No mesmo dia, a Justiça Federal determinou a saída dos terena. Na ocasião, foi feito um acordo para que a área fosse desocupada até 15 horas de 18 de maio. Ele não saíra e avançaram na ocupação, chegando à sede da propriedade.
A PF (Polícia Federal) chegou a enviar efetivo para o local, mas a reintegração de posse foi suspensa pela Justiça até o dia 29 de maio, data da audiência para tentativa de acordo.
Após quatro horas de negociação, não houve entendimento e o juiz federal José Ronaldo da Silva determinou o cumprimento da reintegração de posse. Em caso de desobediência, foi fixada multa de R$ 10 mil para cada pessoa que permanecesse na propriedade.
A decisão judicial foi cumprida no dia 30 de maio, feriado de Corpus Christi. Os terenas relatam que equipes da PF e da PM chegaram às 6h. Houve resistência e a situação acabou em confronto. A desocupação terminou às 15h.
A PF informou que três policiais ficaram feridos. No colete balístico de um deles foi encontrado um projétil. Os terenas atearam fogo a imóveis da fazenda. Dezoito índios foram detidos, sendo três adolescentes.

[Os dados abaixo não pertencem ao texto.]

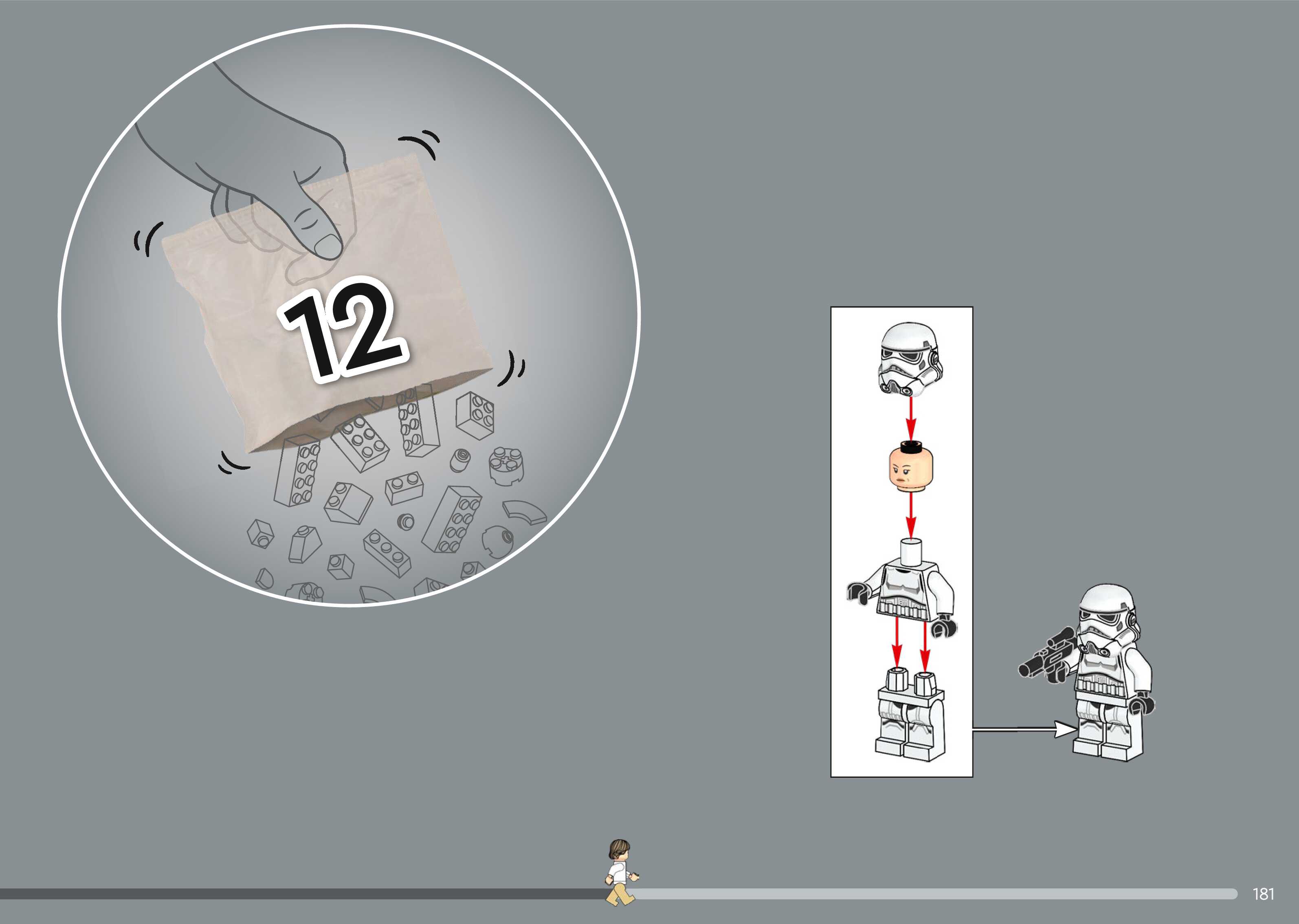 12

181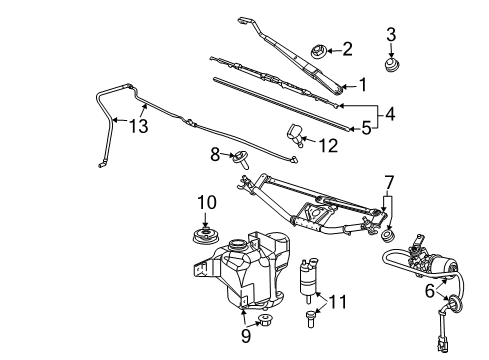 3
2
1
4
5
13
12
8
7
10
6
11
9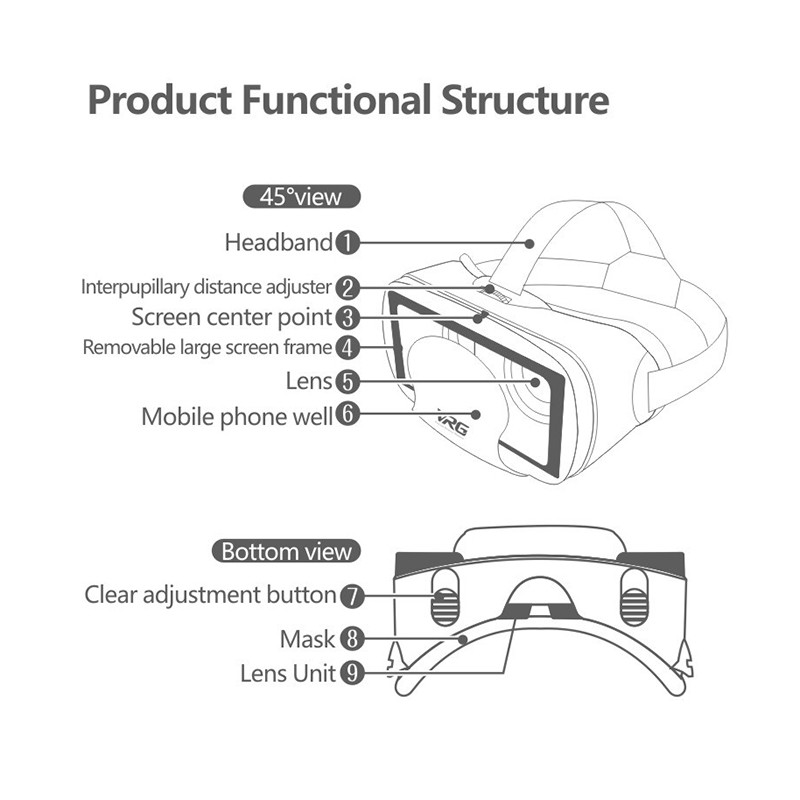 Product Functional Structure

45°view

Headband 1

Interpupillary distance adjuster 2

Screen center point 3

Removable large screen frame 4

Lens 5

Mobile phone well 6

VRG

Bottom view

Clear adjustment button 7

Mask 8

Lens Unit 9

Oziel Gabriel foi baleado no abdômen. Ele foi levado pelos companheiros até o Hospital Beneficente Elmíria Silvério Barbosa. No meio do trajeto, o carro onde era transportado desgovernou e a vítima, inconsciente, foi levada de carona por um avicultor que passava pelo local. Ele morreu no hospital. A notícia foi recebida pelos parentes com protesto e gritos de “guerreiro”.